-- DIRECTIONS --
(a) Which activities does the Star Trek Day text say its celebrations typically include? List every one.
(b) Can you reproduce the Star Trek Day text word for word, starting at "Celebration of the" and ending at "Star Trek franchise."?

(PASSAGE PROVIDED)

= Star Trek Day =

Celebration of the anniversary of Star Trek

Star Trek Day is an annual informal commemorative day on September 8, referencing the broadcast US premiere of the original Star Trek series on that day in 1966, with the airing of "The Man Trap". The world premiere was on September 6 in Canada. The day is celebrated by fans across the world to acknowledge the cultural impact of the Star Trek franchise.

==History==
Star Trek, created by Gene Roddenberry, debuted on the NBC TV network in 1966. The series presented an optimistic future where diversity and exploration were emphasized. It was canceled after three seasons but later achieved a cult following that spurred numerous sequels and cinematic releases.

The recognition of Star Trek Day began in 2020.

==Celebrations==
Activities typically include screenings, interviews, thematic events, and the release of franchise-related content. It has also included collaborations with global nonprofit organizations that resonate with the franchise's foundational values, such as education, social change, and inclusion. These partnerships aim to promote a positive outlook on the future, reflecting the series' aspirational messages as well as encouraging fans to envision their influence on future developments.

Paramount+, which holds rights to the Star Trek franchise, often supports the day with access to selected episodes and organizes fan-engagement events.

The observance has been compared to May 4, which is Star Wars Day. First Contact Day on April 5 is another Star Trek themed observance, referencing the day of the fictional first contact between humans and aliens as depicted in the 1996 film Star Trek: First Contact.

(End PASSAGE PROVIDED)
(ENTRIES PROVIDED)

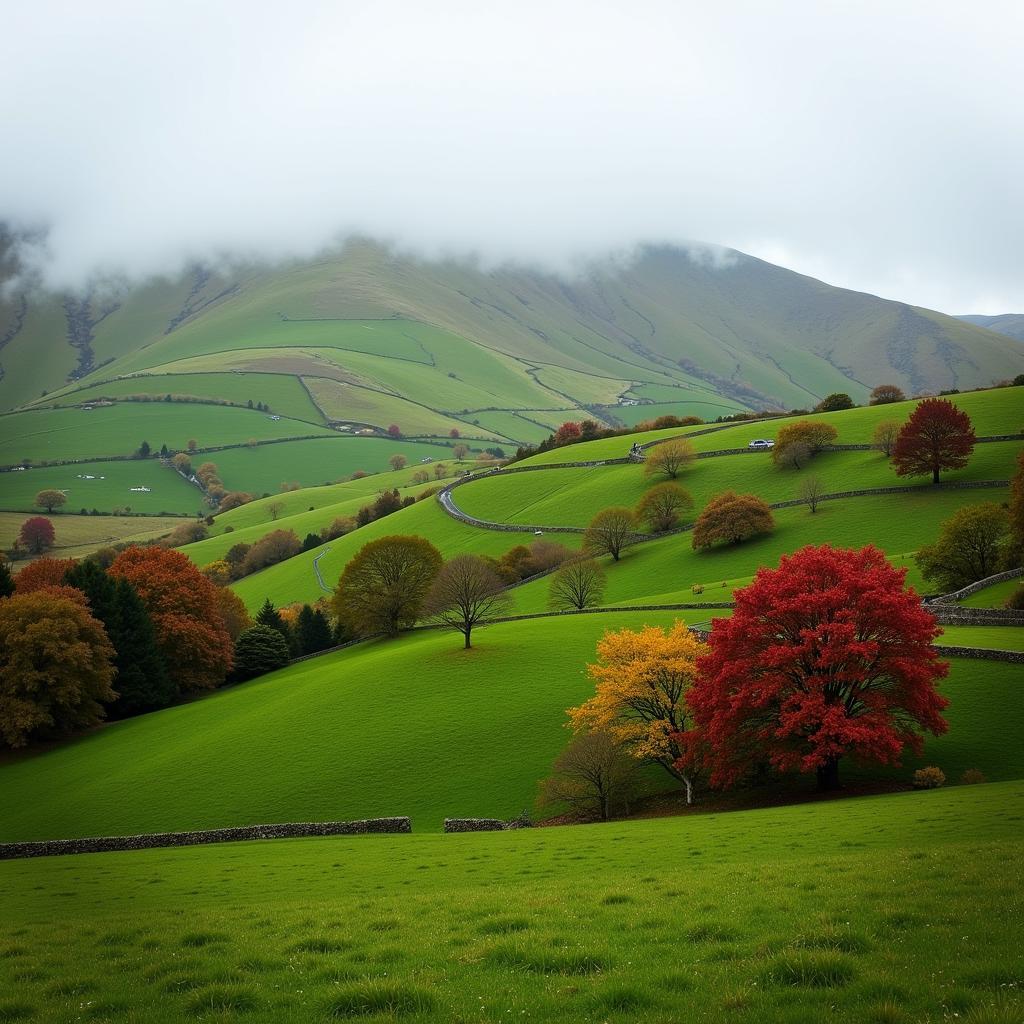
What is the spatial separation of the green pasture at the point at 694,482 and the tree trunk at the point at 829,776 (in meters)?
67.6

(End ENTRIES PROVIDED)
(ENTRIES PROVIDED)

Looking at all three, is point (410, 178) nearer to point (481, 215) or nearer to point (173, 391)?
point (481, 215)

(End ENTRIES PROVIDED)
(ENTRIES PROVIDED)

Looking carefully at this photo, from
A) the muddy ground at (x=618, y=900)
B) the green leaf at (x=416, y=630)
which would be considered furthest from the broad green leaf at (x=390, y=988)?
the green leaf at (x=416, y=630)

(End ENTRIES PROVIDED)

-- TASK RESULTS --
(a) Screenings, interviews, thematic events, and the release of franchise-related content.

(b)
Celebration of the anniversary of Star Trek

Star Trek Day is an annual informal commemorative day on September 8, referencing the broadcast US premiere of the original Star Trek series on that day in 1966, with the airing of "The Man Trap". The world premiere was on September 6 in Canada. The day is celebrated by fans across the world to acknowledge the cultural impact of the Star Trek franchise.